--- DOCUMENT SECTION Enclosed Below ---
The Sharing Circle - Season 15


Crooked Music: 'John Arcand, The Master of the Metis Fiddle'
Director: Doug Howe
John has spent his lifetime promoting and preserving the traditions of Métis Fiddle and Dance and old time fiddling. In 1998 he stage the first John Arcand Fiddle Festival and now after 8 years this annual celebration has become one of the major fiddle events in Western Canada each summer.

Not Just Beads and Moccasins
Directors: Kristin Tresoor, Vanessa Loewen
Not Just Beads & Mocassins will explore contemporary Aboriginal Art. The dominant perception is that Aboriginal Art is all traditional: images of wolves and bears done up in the way of beads and mocassins. Contemporary artists often draw on those traditions, even though the intent and effect is different...making it some of the hottest stuff around!

Children of the Earth
Director: Lisa Meeches
The Sharing Circle will visit a Winnipeg school that harkens back to the lessons of our ancestors, makes valid the concept of Aboriginality in the education system, and scores highly in a poll of the top high schools in all of Canada.

In 1991, Winnipeg School Division Number One began what was then considered a bold undertaking. They established a school in the North End that emphasized Aboriginal culture and academics. It allowed First Nations youth the freedom to practice their culture in a place where it was once prohibited, in schools. Today, Children of The Earth School is a model for others to follow.
--- End of Enclosed DOCUMENT SECTION ---
§ TASK SET:
[A] According to the Sharing Circle listing, in what year did John Arcand stage the first John Arcand Fiddle Festival?
[B] Write a continuation of the Sharing Circle season listing, starting after its last sentence.
The lines after this text come from a separate source and have no connection to it.
--- DATA EXCERPTS Enclosed Below ---
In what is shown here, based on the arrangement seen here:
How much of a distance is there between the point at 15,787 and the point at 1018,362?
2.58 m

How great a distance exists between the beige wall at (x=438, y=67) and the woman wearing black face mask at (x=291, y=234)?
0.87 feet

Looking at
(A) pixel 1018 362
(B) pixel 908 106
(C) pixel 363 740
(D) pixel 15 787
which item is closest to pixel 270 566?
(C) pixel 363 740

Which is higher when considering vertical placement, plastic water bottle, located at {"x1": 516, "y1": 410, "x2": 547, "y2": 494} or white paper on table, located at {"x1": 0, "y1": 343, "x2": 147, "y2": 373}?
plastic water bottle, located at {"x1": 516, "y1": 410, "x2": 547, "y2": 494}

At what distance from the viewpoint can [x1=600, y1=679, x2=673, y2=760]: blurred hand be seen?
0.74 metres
--- End of Enclosed DATA EXCERPTS ---
§ OUTPUTS FOR THE TASKS:
[A] 1998

[B]
Restoring the Sacred
Director: Stu James
Each autumn, high school students from reserve communities leave their homes to go to school in a city hundreds of miles away.They must face and cope with a way of life that is foreign, confusing and oftentimes dangerous. For them, the hardest test they will face isn't in the classroom. It is found in simply finding the will to stay in school, in overcoming their homesickness, in adjusting to the way of life in the city, and in avoiding the dangerous social traps surrounding them. Historically, half or more of the first year students don't last through the school year, with the greatest portion giving up before Christmas. Sadly, many of them become involved with urban gangs and leave school for a life of criminal activity. Even worse, some simply cannot adjust and commit suicide.

In Winnipeg an Aboriginal non-government agency is launching a program, Restoring the Sacred, designed to offer the students some of the support they need in order to stay in school and to live safely in the city. The Sharing Circle will travel to one community in northern Manitoba and discover the hopes and fears of the parents there, and journey with some of the students to their new school in Winnipeg and to this significant challenge in their lives.

The Ultimate Sport
Director: Noah Erenberg
This highly charged and entertaining half-hour documentary for The Sharing Circle's Season 14 examines a relatively new sport that may become the next Lacrosse for Aboriginal athletes. Ultimate, sometimes called Frisbee Football, is played on a large field by two teams comprised of 12 players per team. Recently, Canadian organizers of several disc sport leagues have been introducing Ultimate to numerous First Nation communities and the response has been overwhelming. Ultimate leagues are now springing up in rural and urban Aboriginal communities everywhere. And 2005 will be the busiest year so far for Ultimate's Native players.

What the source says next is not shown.